Short text fragments from websites
§
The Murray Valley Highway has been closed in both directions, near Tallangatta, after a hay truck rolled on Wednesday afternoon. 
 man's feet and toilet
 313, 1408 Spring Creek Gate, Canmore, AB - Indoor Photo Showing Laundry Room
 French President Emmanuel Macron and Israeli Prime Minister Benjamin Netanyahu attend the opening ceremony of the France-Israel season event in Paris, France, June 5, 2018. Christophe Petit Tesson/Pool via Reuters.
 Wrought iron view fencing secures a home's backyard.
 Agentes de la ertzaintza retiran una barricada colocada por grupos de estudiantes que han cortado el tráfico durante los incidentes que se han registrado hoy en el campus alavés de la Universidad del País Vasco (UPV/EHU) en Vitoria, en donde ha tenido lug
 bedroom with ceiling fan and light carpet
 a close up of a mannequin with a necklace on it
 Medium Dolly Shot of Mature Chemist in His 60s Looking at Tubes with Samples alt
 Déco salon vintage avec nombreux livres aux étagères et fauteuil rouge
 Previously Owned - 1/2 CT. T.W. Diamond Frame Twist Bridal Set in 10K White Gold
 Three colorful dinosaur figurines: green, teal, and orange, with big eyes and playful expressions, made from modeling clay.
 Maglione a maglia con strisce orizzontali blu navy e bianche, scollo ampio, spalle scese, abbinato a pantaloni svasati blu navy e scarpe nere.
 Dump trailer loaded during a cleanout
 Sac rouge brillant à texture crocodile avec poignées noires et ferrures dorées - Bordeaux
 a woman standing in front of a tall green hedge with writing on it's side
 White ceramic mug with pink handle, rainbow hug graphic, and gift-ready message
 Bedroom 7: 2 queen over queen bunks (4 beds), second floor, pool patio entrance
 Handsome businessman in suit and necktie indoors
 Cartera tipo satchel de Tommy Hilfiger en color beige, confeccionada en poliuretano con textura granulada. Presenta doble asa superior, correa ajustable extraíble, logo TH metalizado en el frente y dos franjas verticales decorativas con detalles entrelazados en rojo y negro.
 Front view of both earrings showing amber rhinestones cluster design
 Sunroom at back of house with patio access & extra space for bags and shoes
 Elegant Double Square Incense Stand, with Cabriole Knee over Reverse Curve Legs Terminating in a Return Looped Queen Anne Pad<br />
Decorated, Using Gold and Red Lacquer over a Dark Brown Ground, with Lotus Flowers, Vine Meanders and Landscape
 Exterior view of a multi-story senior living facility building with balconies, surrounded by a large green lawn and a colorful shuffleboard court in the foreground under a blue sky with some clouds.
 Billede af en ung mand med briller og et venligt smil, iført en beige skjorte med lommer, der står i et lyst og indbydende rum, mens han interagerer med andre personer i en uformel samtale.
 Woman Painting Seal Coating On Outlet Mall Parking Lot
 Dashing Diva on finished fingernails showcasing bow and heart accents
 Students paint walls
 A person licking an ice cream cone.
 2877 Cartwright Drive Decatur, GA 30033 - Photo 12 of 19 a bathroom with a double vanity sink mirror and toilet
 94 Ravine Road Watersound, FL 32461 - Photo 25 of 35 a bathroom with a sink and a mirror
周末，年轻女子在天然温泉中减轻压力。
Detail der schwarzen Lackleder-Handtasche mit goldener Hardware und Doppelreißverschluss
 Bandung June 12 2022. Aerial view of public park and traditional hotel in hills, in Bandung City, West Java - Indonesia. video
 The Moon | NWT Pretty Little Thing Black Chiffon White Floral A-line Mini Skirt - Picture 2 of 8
§
Exactly the lines from the one containing "Dashing Diva on" through the final line of the records must appear in your reply, and no others.

▸ TASK OUTPUT
 Dashing Diva on finished fingernails showcasing bow and heart accents
 Students paint walls
 A person licking an ice cream cone.
 2877 Cartwright Drive Decatur, GA 30033 - Photo 12 of 19 a bathroom with a double vanity sink mirror and toilet
 94 Ravine Road Watersound, FL 32461 - Photo 25 of 35 a bathroom with a sink and a mirror
周末，年轻女子在天然温泉中减轻压力。
Detail der schwarzen Lackleder-Handtasche mit goldener Hardware und Doppelreißverschluss
 Bandung June 12 2022. Aerial view of public park and traditional hotel in hills, in Bandung City, West Java - Indonesia. video
 The Moon | NWT Pretty Little Thing Black Chiffon White Floral A-line Mini Skirt - Picture 2 of 8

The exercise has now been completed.